■ Work task: Find the line with "common name: spotted-tailed quoll" in the entries below. Repeat it, every following line, and the line with "genus: Lepus", exactly and with nothing added.

■ Exercise materials:
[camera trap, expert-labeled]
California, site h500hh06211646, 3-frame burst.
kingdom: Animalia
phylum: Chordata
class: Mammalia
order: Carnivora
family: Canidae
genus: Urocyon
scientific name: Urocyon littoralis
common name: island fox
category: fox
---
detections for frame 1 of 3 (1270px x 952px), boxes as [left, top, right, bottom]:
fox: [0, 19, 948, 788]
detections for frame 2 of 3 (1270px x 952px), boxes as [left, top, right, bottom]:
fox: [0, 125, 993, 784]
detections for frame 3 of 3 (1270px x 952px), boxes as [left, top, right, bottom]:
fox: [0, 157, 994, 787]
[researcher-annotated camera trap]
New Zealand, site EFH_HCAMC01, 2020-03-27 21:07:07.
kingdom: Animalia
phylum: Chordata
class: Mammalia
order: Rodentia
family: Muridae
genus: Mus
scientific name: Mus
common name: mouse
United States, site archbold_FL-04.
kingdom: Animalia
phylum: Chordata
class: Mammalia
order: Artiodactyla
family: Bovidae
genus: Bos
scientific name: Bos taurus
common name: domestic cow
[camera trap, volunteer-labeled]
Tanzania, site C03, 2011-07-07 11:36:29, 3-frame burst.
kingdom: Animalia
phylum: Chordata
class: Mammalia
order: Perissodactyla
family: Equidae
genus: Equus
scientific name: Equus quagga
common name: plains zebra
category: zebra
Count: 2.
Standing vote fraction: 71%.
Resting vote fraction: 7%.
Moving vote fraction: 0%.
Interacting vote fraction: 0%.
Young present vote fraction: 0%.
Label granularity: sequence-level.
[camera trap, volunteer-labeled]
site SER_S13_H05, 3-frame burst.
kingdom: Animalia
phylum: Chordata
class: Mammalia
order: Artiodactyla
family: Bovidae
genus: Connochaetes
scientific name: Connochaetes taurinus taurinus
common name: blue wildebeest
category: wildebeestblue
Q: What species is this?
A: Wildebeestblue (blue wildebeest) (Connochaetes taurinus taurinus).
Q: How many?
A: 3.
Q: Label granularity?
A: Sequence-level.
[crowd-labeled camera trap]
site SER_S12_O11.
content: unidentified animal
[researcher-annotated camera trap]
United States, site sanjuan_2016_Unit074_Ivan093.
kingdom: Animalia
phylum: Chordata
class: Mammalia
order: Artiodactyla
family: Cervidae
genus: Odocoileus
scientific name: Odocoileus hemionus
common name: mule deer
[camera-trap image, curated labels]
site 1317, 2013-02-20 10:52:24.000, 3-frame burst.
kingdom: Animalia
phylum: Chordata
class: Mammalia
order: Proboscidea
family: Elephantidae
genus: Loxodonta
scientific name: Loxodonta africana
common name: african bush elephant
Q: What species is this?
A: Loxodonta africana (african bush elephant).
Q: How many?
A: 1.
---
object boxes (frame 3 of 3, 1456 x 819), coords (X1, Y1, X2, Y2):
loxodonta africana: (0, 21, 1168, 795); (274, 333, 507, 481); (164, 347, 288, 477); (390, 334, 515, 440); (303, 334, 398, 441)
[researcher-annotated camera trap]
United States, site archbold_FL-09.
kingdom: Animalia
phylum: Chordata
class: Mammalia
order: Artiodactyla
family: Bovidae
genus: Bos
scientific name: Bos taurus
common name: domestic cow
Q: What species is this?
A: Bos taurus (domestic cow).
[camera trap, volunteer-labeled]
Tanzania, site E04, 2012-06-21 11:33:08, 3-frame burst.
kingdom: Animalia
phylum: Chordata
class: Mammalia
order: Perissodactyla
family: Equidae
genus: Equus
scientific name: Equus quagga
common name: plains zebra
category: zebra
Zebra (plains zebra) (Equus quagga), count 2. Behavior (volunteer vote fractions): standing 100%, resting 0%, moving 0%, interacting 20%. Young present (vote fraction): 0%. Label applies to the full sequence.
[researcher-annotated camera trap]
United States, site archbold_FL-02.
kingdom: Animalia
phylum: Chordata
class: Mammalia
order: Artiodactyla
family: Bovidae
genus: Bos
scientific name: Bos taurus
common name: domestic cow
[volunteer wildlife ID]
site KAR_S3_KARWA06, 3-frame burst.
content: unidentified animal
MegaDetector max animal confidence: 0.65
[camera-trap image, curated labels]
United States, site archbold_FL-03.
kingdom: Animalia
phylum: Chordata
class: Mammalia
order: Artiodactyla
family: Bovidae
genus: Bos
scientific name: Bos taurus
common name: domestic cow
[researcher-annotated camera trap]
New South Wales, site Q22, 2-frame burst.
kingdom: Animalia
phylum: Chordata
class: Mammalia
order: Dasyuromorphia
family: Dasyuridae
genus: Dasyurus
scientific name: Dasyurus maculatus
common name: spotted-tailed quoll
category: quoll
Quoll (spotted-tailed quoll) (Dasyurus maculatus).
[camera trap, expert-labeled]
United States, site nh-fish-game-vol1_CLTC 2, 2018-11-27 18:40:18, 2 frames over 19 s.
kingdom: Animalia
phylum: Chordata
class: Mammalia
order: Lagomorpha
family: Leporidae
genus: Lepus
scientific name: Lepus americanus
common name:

■ Result:
common name: spotted-tailed quoll
category: quoll
Quoll (spotted-tailed quoll) (Dasyurus maculatus).
[camera trap, expert-labeled]
United States, site nh-fish-game-vol1_CLTC 2, 2018-11-27 18:40:18, 2 frames over 19 s.
kingdom: Animalia
phylum: Chordata
class: Mammalia
order: Lagomorpha
family: Leporidae
genus: Lepus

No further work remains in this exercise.